The main target group of the project is English language teachers (ELTs) in countries where English is taught as a foreign language. ENRICH is built on the premise that, “for children who grow up in a multilingual environment”, other languages they use except their mother tongue, no matter how well, are “not considered as ‘foreign’ but a tool to communicate with people around the world” (‘Support of the stakeholder consultation in the context of the Key Competences review’,EC 2017, p12). This primarily refers to English, which, due to its widespread use as a lingua franca (ELF), i.e. a ‘common’ language, in various domains of social and professional life (e.g. in business settings), “has been deforeignized to become common property”, even for children themselves (Widdowson 2013, p193). Indeed, as research shows, despite their age, children nowadays use English to interact with people all over the world, even with people sharing their mother tongue (e.g. in social networks, where English is “a symbol of modernity”; ‘Lingua Franca’, EC 2011, p25), thereby embracing it as ‘theirs’ (cf. Ehrenreich 2018;Vettorel 2016). The same holds true for migrant and refugee children, for whom English is also a ‘bridge’ to host communities and a means for projecting their own socio-cultural values (cf.
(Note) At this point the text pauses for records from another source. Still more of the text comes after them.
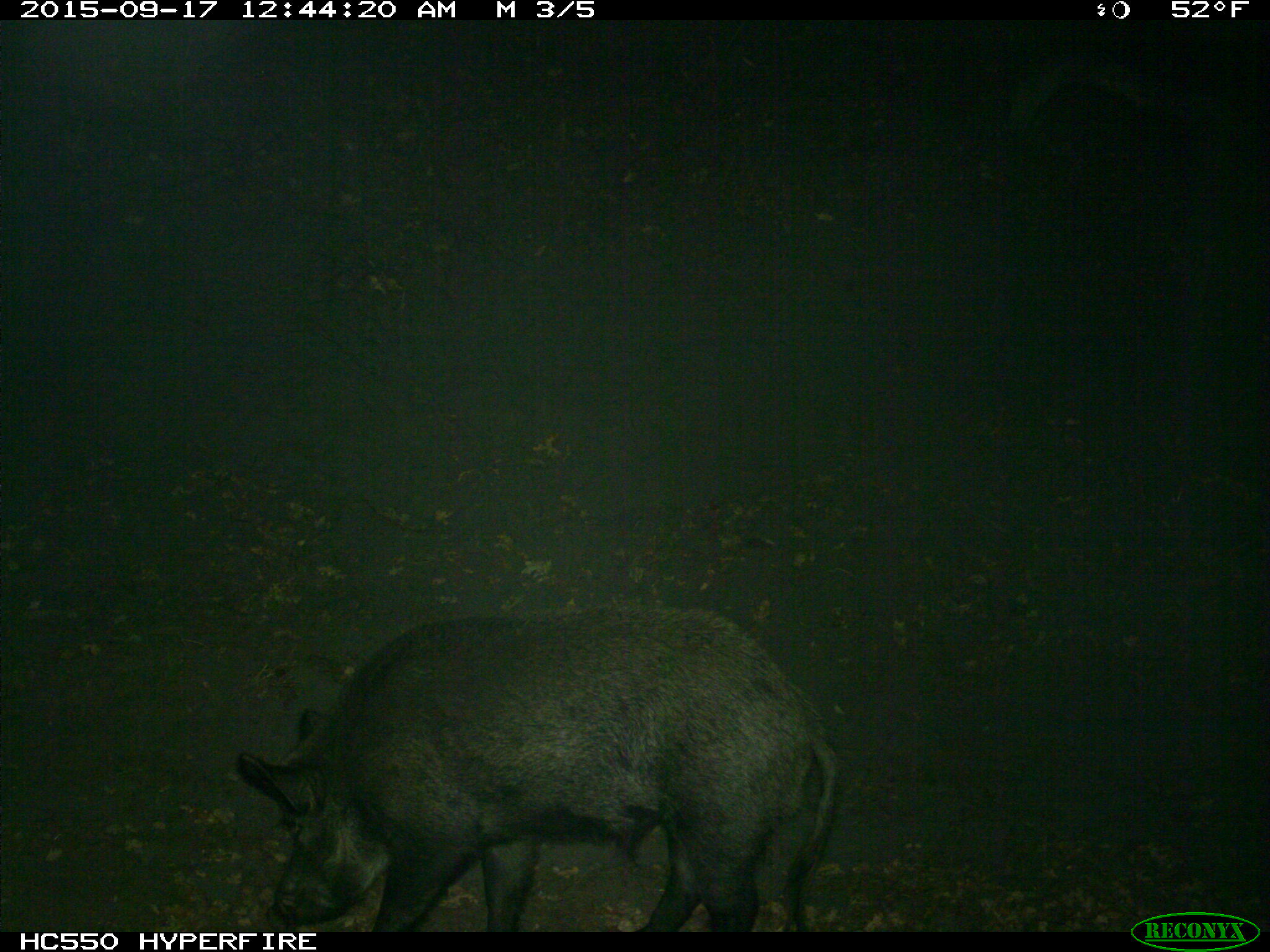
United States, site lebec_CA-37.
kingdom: Animalia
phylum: Chordata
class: Mammalia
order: Artiodactyla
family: Suidae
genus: Sus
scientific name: Sus scrofa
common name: wild boar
Sus scrofa (wild boar).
Guido 2018).

However, English is still taught as a predominantly ‘foreign’ language, i.e. as “owned by its native speakers” (Widdowson op.cit.), rather than as a ‘shared’ language, which prevents learners from achieving their potential as efficient users of English (Sifakis 2017). Research shows, in fact, that ELTs prioritise areas which are found to be much less important nowadays (e.g. native-like accuracy, native-speaker culture; cf. Seidlhofer 2018) and largely ignore: a) the ways that the nature of English itself has changed, enabling mutual understanding, access to other cultures and self-expression (cf. Jenkins 2015), and b) communicative competences (e.g. mediation, negotiation; ‘CEFR, Comp.Vol. with new descriptors’, Council of Europe 2017) and other transversal skills (e.g. cultural awareness; ESCO 2018) the learners, including migrant ones , must develop for their current and future interactions in ELF (e.g. Kohn 2016; Llurda et al 2018). A key reason for this is that ELF-related issues are not sufficiently covered neither in teaching courseware (e.g. Galloway 2018; Lopriore & Vettorel 2016) nor in large-scale Teacher Education across Europe (e.g. Dewey & Patsko 2018; Sifakis & Bayyurt 2018), which highlights the urgent need for a transnational project focusing on developing relevant teacher competences.